Recently an internal Microsoft team ran into performance issues when they switched from using the Jet Provider and writing out Excel 2003 files, to using the Office 12/2007 ACE Provider and writing out Excel 2007 files from their Integration Services package. Their inquiries brought the following information to light:
There are 3 reasons for reduced performance with the Office 12 ACE Provider when used with Excel 2007 files, either binary (.xlsb)or XML (*.xlsx):
- The ACE Provider reads the entire Excel 2007 file when it first opens it.
- It does not use indexing, as earlier versions of the provider did, and as ACE itself does with earlier Excel file formats.
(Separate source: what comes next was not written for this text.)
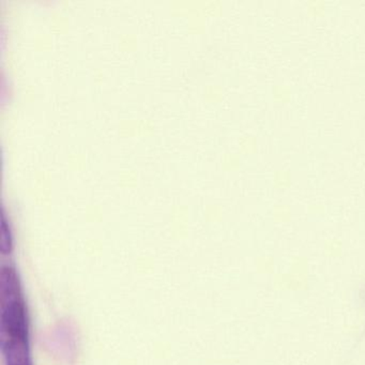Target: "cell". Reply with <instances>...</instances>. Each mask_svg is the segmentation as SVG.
Instances as JSON below:
<instances>
[{"mask_svg":"<svg viewBox=\"0 0 365 365\" xmlns=\"http://www.w3.org/2000/svg\"><path fill=\"white\" fill-rule=\"evenodd\" d=\"M0 341L6 365H31L26 305L12 266L0 270Z\"/></svg>","mask_w":365,"mask_h":365,"instance_id":"cell-1","label":"cell"},{"mask_svg":"<svg viewBox=\"0 0 365 365\" xmlns=\"http://www.w3.org/2000/svg\"><path fill=\"white\" fill-rule=\"evenodd\" d=\"M11 247L12 242L9 228H8L5 220H3V225H1V251H3L4 254H10Z\"/></svg>","mask_w":365,"mask_h":365,"instance_id":"cell-2","label":"cell"}]
</instances>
- Because of the lack of indexing, it retains the entire dataset in memory.
If this reduced performance with ACE and Excel 2007 files becomes a showstopper, then you can consider the following workarounds:
- Use the Excel 2003 (.xls) file format, with either the ACE Provider or the Jet Provider, if your data does not exceed the ~65K rows maximum for the Excel 2003 format.
- Prefer the Excel 2007 binary (.xlsb) file format over the default Excel 2007 XML (.xlsx) format for faster parsing.
- Prefer several smaller Excel 2007 files over 1 larger file for faster parsing.
Thanks to Integration Services developer and blogger Matt Masson for passing along this information, and to Office developer Ofir Reuveny for providing the causes and workarounds.